First...wait till hurricane season is truly over! 
Next...it is not difficult sailing but you do have to pay a bit more attention to where reefs and rocks are and there is less shelter so you need to plan your anchorages. 
I would also avoid St. Vinent proper as much as possible and be careful to lock things up at all times. 
The Doyle Guide to the Windward Islands is a great reference an planning tool for you. The Grenadines are beautiful and the water and reefs are great. Also you should plan some time in Bequia and Cariacou. If your stay is more than a week, your check in at Cariacou is also your entry into Grenada and a visit to St. George might be of interest. Conversely, you could head north to St. Lucia and see the Pitons and the Volcano which is spectacular. 
Between the main islands as you come out of the lee you can get a lot more wind funneling through the islands and you should watch the water carefully for signs of this as it can catch you unaware if you aren't paying attention. Have fun!


----------



## carolinasailors (Apr 26, 2007)

*Thanks!*

Thanks Camaraderie!
We definitely plan to pick up the Doyle Guide. It appears to be a less traveled destination simply becuase it's quite difficult to get to.

Thanks again for your suggestions.


----------



## SanderO (Jul 12, 2007)

I 've sailed up and down the leewards and find that they are pretty easy to navigate about.
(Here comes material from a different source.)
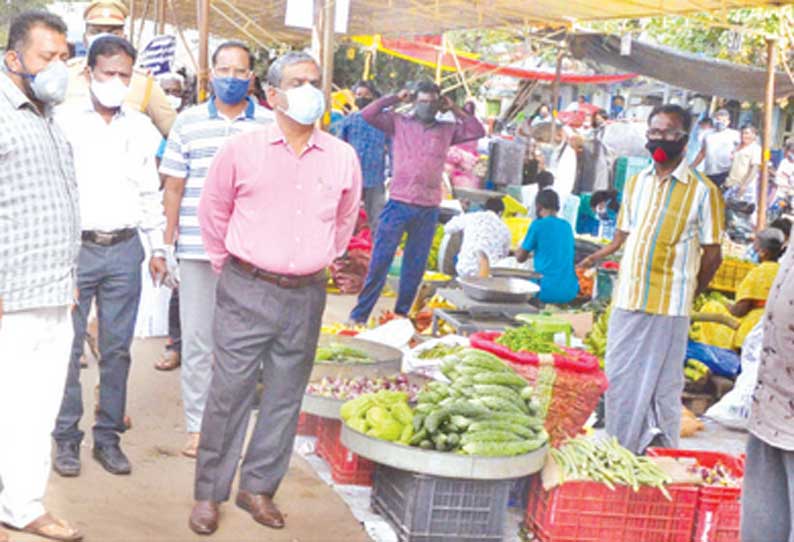 காய்கறி மார்க்கெட்டில் கலெக்டர் ஆய்வு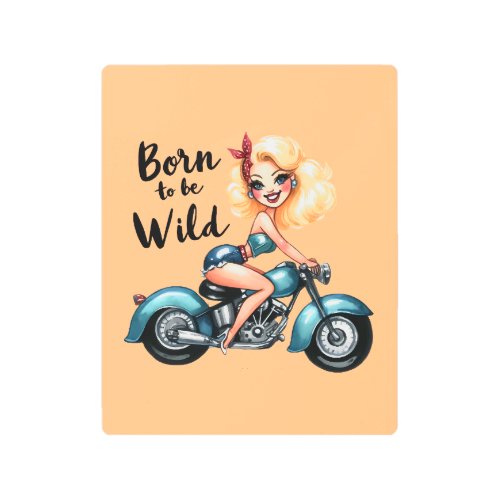 Retro Born To Be Wild Pin_up Metal Print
It's pretty close to prefect sailing with reliable trade winds.

Doyle is super.

You'll enjoy it.. if the winds are "normal".

jef
sv shiva


----------



## TSOJOURNER (Dec 16, 1999)

Cam,
I'm curious about your comment on St Vincent. Before we got hit with the kid's college bills we often vacationed on Young Island just off St Vincent proper. Chartered out of there once or twice also. I found it to be a beautiful place with great sailing and always felt safe. But that was long ago, have things changed?


----------



## SanderO (Jul 12, 2007)

My sense is you have two main factors re the locals and sailors.

Some see them as revenue and play the welcoming hosts.

Others are resentful of the rich white guys who come to their paradise and leave nothing or add nothing. They're resentful.

I understand both. And they both steal with different means.

jef
sv shiva


----------



## Chuteman (May 23, 2006)

*Bigger Water*

CS: I'll add to Cam's description.................the difference I've found between BVI vs the Leeward/Windwards is the "open water" you will experience between islands especially on longer legs. Both swells & waves depending on weather conditions. That can be an eye opener or surprise to some especially crew who are not completely passionate about the sailing action.
It also has to be factored into navigation plans depending on time of year & prevailing winds.
It can be thrilling or "bumpy" depending on the day & location. But there's always rum at the end.


----------



## camaraderie (May 22, 2002)

TE...things have changed on the main island around Kingstown on land more so than in the anchorage. I think young island will be quite safe from violence but always lock your stuff and kink up.


----------